SUPPLIED TEXT Start Marker
I was going to complain that I was already taking 4 other blood pressure meds and that maybe I did not need another one.
So I checked out the new one HYDRALAZINE. Results was a BIG surprise!!!
Since I am taking the HYDRALAZINE 100 mg THREE TIMES a day I feel that I might well get this "other" unexpected MS reducing benefit.
http://en.wikipedia.org/wiki/Hydralazine
extract of important part
"Pre-clinical research Multiple sclerosis: Due to its ability to damage myelin nerve sheaths, acrolein may be a factor in the development of multiple sclerosis. Hydralazine, a known scavenger of acrolein, was found to reduce myelin damage and significantly improve behavioral outcomes in a mouse model of multiple sclerosis (experimental autoimmune encephalomyelitis).[6]"
Neuroscience. 2011 Jan 26;173:150-5. Epub 2010 Nov 26.
Anti-acrolein treatment improves behavioral outcome and alleviates myelin damage in experimental autoimmune encephalomyelitis mouse.
Leung G, Sun W, Zheng L, Brookes S, Tully M, Shi R.
SourceDepartment of Basic Medical Sciences, Center for Paralysis Research, Purdue University, West Lafayette, IN 47907, USA.
Abstract
Oxidative stress is considered a major contributor in the pathology of multiple sclerosis (MS). Acrolein, a highly reactive aldehyde byproduct of lipid peroxidation, is thought to perpetuate oxidative stress. In this study, we aimed to determine the role of acrolein in an animal model of MS, experimental autoimmune encephalomyelitis (EAE) mice. We have demonstrated a significant elevation of acrolein protein adduct levels in EAE mouse spinal cord. Hydralazine, a known acrolein scavenger, significantly improved behavioral outcomes and lessened myelin damage in spinal cord. We postulate that acrolein is an important pathological factor and likely a novel therapeutic target in MS.
© 2011 IBRO. Published by Elsevier Ltd. All rights reserved.
PMID:21081153[PubMed - indexed for MEDLINE] PMCID: PMC3034379[Available on 2012/1/26]
Mol Nutr Food Res. 2011 Sep;55(9):1320-31. doi: 10.1002/mnfr.201100217. Epub 2011 Aug 8.
SUPPLIED TEXT End Marker
GIVEN MATERIAL Start Marker
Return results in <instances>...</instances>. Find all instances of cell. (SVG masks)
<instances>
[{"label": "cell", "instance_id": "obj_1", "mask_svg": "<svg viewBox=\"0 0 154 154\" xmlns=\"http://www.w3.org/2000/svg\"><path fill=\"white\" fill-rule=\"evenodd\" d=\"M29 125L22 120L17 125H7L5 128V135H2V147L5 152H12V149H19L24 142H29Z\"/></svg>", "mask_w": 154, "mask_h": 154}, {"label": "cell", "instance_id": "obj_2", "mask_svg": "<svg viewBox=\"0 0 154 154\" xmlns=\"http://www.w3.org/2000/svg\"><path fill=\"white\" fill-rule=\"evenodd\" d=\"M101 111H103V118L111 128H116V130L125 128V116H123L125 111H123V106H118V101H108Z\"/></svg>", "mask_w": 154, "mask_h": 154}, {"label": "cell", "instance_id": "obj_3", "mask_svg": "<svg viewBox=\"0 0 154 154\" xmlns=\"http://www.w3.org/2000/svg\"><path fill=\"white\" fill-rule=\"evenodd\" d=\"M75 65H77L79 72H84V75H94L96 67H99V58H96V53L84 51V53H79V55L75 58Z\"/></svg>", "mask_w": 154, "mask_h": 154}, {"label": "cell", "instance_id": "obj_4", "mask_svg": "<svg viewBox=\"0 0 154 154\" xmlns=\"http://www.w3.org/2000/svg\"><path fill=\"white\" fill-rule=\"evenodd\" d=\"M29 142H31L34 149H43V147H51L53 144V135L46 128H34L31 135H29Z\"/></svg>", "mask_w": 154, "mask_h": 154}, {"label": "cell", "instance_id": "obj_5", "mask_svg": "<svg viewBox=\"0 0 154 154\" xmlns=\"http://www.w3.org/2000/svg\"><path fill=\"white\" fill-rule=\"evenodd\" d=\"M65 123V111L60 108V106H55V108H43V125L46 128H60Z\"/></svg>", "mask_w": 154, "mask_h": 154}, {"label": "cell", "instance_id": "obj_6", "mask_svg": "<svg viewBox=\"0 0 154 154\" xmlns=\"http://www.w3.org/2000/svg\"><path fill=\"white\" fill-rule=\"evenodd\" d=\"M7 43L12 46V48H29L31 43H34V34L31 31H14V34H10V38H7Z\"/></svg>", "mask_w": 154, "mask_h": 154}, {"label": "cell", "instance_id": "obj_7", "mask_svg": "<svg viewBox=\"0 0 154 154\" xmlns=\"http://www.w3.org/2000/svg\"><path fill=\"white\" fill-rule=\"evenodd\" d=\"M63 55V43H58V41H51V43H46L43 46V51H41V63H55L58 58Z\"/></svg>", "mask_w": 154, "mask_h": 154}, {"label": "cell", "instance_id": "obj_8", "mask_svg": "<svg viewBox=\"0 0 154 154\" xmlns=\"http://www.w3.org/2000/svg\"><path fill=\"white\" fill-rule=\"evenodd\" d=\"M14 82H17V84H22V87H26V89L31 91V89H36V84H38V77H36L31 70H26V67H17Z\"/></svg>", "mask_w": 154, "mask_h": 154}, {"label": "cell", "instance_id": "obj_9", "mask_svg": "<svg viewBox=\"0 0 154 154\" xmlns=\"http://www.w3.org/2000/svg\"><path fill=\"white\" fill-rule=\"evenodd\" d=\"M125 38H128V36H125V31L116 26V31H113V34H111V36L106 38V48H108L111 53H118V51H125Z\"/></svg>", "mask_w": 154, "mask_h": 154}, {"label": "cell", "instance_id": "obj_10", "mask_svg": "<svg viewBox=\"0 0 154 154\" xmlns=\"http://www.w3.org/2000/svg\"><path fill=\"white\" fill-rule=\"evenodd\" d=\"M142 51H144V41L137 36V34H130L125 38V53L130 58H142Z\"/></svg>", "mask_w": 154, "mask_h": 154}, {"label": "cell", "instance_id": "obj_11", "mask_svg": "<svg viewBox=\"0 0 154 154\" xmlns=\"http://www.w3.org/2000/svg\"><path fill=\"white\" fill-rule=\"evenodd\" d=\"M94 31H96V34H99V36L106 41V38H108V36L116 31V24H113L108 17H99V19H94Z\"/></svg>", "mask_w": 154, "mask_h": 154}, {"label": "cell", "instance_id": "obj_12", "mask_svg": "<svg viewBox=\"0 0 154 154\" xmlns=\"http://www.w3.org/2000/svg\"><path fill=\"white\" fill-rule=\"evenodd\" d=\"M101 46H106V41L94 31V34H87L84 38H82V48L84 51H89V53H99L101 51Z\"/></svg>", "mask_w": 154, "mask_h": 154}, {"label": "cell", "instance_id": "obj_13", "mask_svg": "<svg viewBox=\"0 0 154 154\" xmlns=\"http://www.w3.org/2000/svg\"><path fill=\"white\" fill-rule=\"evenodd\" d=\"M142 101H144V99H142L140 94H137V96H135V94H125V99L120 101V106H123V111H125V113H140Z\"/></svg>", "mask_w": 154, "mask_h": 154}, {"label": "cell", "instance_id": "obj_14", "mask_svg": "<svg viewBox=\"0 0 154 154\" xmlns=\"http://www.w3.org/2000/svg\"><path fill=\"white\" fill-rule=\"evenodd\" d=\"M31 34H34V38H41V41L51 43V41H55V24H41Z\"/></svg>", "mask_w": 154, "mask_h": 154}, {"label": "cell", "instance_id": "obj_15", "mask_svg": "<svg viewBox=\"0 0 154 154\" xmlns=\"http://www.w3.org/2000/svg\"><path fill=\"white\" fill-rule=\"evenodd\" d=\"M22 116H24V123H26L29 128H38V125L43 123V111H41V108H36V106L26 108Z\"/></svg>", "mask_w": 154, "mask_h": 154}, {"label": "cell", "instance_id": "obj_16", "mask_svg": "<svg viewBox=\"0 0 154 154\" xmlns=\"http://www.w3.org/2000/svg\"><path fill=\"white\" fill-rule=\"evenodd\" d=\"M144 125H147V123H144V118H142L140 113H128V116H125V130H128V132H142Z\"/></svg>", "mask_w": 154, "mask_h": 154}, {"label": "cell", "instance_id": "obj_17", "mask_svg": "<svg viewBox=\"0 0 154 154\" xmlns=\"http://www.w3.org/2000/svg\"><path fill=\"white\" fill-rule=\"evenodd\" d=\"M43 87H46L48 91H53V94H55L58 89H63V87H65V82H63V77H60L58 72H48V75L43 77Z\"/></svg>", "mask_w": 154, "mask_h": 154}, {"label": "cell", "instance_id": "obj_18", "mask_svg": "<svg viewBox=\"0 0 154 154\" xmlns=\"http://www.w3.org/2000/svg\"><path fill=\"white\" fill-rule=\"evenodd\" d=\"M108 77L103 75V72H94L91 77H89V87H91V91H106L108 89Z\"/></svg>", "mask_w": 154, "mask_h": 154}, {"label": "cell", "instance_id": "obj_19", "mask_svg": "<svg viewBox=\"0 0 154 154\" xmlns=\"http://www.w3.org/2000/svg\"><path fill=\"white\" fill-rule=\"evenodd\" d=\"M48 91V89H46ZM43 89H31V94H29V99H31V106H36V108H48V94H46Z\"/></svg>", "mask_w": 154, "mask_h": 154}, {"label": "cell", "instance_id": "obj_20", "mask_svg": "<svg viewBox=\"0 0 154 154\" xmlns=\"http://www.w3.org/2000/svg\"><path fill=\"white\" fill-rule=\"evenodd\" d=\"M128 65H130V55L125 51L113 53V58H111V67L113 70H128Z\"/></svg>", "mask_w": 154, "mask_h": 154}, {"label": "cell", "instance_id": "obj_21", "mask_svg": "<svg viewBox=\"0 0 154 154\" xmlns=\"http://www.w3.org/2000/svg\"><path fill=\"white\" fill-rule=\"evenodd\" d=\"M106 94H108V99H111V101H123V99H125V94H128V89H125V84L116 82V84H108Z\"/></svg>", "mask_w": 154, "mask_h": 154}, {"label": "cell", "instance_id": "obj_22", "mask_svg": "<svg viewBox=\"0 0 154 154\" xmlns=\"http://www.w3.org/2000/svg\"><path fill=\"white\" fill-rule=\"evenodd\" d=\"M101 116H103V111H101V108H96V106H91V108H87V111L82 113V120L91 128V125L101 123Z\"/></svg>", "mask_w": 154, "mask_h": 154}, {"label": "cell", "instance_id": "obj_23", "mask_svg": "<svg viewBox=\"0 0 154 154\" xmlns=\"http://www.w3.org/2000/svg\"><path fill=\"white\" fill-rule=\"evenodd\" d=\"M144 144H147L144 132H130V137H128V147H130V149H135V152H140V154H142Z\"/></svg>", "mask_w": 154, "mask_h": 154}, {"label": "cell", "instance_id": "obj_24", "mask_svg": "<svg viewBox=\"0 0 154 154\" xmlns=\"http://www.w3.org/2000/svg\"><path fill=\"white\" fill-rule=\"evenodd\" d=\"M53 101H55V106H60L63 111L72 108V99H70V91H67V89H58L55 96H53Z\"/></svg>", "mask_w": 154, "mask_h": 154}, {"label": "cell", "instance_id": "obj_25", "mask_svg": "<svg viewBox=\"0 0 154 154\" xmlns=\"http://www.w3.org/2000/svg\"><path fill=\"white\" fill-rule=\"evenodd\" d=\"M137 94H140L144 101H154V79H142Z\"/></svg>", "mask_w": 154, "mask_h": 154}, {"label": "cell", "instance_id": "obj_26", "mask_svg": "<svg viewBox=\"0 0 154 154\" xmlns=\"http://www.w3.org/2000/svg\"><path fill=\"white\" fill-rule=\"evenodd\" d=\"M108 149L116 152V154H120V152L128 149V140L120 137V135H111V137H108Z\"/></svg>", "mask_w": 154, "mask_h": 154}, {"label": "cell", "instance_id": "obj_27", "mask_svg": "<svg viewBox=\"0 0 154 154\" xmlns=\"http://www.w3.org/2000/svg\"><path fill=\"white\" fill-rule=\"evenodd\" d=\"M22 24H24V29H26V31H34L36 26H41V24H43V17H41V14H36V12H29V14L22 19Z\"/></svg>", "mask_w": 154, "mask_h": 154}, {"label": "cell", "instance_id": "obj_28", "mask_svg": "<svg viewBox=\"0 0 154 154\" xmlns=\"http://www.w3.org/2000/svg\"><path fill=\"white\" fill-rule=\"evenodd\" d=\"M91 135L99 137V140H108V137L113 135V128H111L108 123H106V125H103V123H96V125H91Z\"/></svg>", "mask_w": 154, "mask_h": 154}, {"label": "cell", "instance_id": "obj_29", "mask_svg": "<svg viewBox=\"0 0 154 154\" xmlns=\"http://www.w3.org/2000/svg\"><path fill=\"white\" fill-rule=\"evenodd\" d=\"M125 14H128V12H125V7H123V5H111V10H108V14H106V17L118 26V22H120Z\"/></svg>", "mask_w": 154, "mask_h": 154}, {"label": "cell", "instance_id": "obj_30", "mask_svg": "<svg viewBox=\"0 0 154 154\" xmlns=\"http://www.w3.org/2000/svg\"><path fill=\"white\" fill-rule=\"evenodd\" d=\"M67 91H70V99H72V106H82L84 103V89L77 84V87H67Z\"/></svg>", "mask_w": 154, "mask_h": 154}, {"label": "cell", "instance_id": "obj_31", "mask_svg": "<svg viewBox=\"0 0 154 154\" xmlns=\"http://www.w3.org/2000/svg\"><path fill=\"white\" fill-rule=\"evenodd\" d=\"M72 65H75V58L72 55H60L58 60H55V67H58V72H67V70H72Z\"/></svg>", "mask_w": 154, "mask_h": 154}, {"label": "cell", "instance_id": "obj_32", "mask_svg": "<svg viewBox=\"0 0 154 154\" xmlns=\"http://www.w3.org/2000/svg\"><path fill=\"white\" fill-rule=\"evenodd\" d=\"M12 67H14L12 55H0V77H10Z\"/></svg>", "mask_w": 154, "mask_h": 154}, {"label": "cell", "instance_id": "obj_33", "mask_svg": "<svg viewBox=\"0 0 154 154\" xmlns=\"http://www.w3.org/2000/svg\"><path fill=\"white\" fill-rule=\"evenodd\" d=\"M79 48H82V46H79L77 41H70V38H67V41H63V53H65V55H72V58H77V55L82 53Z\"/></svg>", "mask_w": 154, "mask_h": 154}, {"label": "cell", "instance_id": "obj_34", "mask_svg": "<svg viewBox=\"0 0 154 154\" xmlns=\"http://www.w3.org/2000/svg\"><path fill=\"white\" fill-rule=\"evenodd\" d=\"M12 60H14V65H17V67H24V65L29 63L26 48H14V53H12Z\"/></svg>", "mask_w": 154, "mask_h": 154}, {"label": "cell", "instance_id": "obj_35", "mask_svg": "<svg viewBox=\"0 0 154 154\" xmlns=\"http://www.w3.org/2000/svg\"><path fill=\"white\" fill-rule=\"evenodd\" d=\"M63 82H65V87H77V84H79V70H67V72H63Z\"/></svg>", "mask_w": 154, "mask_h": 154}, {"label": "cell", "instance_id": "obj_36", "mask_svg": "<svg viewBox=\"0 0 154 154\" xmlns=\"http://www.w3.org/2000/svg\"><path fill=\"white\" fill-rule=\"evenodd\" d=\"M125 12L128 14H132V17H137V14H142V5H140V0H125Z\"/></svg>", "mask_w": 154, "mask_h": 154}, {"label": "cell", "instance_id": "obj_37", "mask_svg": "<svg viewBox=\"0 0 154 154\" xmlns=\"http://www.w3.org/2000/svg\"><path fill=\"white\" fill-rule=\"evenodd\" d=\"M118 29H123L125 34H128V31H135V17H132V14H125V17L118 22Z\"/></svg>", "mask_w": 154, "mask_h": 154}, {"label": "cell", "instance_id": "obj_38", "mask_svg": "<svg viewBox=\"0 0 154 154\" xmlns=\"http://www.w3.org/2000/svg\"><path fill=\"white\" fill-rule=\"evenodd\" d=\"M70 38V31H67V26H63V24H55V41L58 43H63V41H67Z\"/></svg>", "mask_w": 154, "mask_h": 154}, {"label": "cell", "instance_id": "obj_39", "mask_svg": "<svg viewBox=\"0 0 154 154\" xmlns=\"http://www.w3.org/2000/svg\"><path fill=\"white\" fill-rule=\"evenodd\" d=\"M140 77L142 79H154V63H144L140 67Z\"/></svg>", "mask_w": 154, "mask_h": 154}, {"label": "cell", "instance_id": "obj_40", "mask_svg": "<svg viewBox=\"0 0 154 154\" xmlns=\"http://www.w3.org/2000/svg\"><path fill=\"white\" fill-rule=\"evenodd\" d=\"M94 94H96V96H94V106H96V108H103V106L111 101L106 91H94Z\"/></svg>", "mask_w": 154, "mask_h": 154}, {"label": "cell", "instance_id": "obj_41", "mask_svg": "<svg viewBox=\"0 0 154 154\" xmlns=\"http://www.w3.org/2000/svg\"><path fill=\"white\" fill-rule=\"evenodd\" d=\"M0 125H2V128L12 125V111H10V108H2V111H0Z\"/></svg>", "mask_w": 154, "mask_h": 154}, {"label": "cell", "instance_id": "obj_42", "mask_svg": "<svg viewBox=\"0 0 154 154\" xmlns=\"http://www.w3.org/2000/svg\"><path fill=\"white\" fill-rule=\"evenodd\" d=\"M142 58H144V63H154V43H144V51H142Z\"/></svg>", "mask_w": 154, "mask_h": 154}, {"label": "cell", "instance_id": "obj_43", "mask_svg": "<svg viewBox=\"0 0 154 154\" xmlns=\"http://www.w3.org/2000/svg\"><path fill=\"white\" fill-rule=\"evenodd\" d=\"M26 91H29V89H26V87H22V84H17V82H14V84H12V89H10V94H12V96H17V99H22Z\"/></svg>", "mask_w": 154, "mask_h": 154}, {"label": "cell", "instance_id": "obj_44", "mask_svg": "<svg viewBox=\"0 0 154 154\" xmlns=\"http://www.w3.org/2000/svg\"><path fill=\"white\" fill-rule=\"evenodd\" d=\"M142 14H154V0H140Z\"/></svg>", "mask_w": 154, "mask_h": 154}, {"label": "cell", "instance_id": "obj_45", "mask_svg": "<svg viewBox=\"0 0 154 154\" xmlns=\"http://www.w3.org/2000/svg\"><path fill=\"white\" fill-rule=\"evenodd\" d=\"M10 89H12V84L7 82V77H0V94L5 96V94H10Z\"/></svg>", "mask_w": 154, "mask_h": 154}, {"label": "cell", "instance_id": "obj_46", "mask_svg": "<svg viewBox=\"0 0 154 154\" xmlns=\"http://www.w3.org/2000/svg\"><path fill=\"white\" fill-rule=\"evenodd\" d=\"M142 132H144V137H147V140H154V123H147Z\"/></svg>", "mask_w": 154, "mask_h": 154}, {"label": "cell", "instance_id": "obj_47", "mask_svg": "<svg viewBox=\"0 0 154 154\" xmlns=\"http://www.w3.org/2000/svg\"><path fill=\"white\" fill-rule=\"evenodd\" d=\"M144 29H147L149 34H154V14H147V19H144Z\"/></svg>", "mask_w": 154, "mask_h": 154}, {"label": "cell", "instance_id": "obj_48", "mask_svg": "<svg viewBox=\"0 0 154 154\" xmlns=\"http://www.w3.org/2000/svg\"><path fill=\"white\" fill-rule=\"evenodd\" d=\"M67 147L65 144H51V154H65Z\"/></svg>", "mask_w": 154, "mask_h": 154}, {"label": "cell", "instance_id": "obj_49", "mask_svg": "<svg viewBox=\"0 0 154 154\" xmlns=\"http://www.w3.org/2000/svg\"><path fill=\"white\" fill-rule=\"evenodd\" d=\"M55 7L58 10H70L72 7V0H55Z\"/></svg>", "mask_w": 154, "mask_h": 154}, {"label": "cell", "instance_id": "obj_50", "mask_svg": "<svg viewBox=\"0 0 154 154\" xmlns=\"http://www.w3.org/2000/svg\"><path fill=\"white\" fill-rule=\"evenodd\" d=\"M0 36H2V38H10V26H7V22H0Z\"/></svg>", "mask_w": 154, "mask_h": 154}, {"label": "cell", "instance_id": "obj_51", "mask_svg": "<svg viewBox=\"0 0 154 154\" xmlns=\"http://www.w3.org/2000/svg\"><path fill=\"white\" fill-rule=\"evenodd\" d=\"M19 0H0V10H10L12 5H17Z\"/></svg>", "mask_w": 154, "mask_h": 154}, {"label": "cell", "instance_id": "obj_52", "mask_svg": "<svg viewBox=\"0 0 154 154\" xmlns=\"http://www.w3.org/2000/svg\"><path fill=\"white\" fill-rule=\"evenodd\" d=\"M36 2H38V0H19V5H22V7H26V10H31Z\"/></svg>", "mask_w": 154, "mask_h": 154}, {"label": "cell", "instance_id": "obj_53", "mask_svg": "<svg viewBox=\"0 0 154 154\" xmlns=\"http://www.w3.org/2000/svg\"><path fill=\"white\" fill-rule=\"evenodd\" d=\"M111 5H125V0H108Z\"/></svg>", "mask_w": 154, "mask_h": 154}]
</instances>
GIVEN MATERIAL End Marker
## EXERCISE DESCRIPTION
Can you continue the forum post about hydralazine and multiple sclerosis, picking up after its last line?

## TASK OUTPUT
Acrolein-mediated injury in nervous system trauma and diseases.
Shi R, Rickett T, Sun W.
SourceDepartment of Basic Medical Sciences, Purdue University, West Lafayette, IN 47907-1244, USA.
Abstract
Acrolein, an α,β-unsaturated aldehyde, is a ubiquitous pollutant that is also produced endogenously through lipid peroxidation. This compound is hundreds of times more reactive than other aldehydes such as 4-hydroxynonenal, is produced at much higher concentrations, and persists in solution for much longer than better known free radicals. It has been implicated in disease states known to involve chronic oxidative stress, particularly spinal cord injury and multiple sclerosis.
Acrolein may overwhelm the anti-oxidative systems of any cell by depleting glutathione reserves, preventing glutathione regeneration, and inactivating protective enzymes.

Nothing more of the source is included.